Insufficient quality
Comments lack depth and actionable insight.
No feedback loop
Missing mechanism to evaluate AI comment quality.
Single rule set
Inconsistent business standards across teams.
Solutions
Process only the initial MR diff (full change) and treat subsequent commits as incremental CR updates. // Action enum – handle only open and update with actual commits const actionEnum = ['open', 'update', 'close', 'reopen', 'merge', 'unmerge', 'approved', 'unapproved']; // Capture correct diff refs for comment insertion { base_sha: mrChangeInfo.data.diff_refs.base_sha, start_sha: mrChangeInfo.data.diff_refs.start_sha, head_sha: mrChangeInfo.data.diff_refs.head_sha, }
Filter comments to output only High severity or above. # Severity standards 1. Critical – system crash / data loss 2. High – functional defect / security issue 3. Medium – potential risk / code smell 4. Low – style issue (non‑functional)
Introduce a feedback button on AI comments to collect user evaluations for future prompt tuning.

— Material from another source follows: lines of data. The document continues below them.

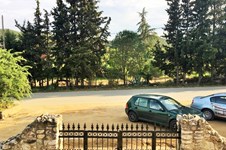 Property 23132 photo 16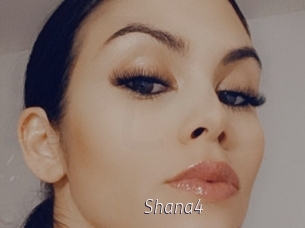 Shana4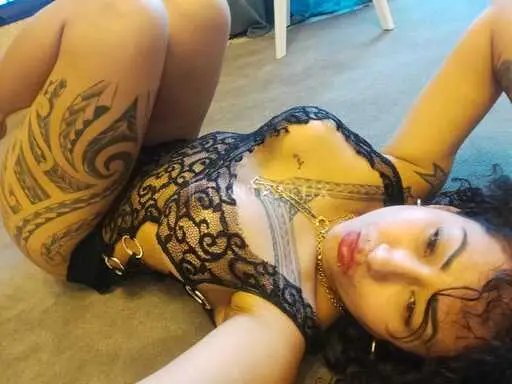 3923702131 Amanda 76299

Expose business‑specific review rules via Feishu multi‑dimensional tables, allowing per‑application customization.
Feedback Mechanism
We added a one‑click feedback script that records both the comment content and user rating, feeding the data back into the AI model for continuous improvement.
Business Customization Capability
By linking Feishu documents and tables to the Aily workflow, each application can define its own review standards, which are dynamically injected into the prompt at runtime.
Outlook and Summary
Two rapid iterations delivered the original goal: low‑cost optimization of the code‑review process. Highlights include:
High ROI : ~10 person‑days produced integration with 64 applications, averaging 150+ daily AI comments and uncovering over 50 actionable issues.
Seamless integration : Inline line‑level comments fit naturally into existing GitLab MR workflows.
Fast iteration : From problem discovery to solution deployment within weeks.
Continuous refinement : Feedback loops and prompt‑engineering keep the system improving.
We view AI‑assisted CR as an assistant rather than a full replacement for human reviewers, given current model limitations. The pragmatic approach—leveraging existing APIs (GitLab, Feishu) and focusing on prompt engineering—delivers the best cost‑benefit for small‑to‑medium teams.
Future directions include maintaining flexibility to adopt emerging LLM capabilities, deeper integration with IDE plugins, and expanding rule‑based custom checks for specific business domains.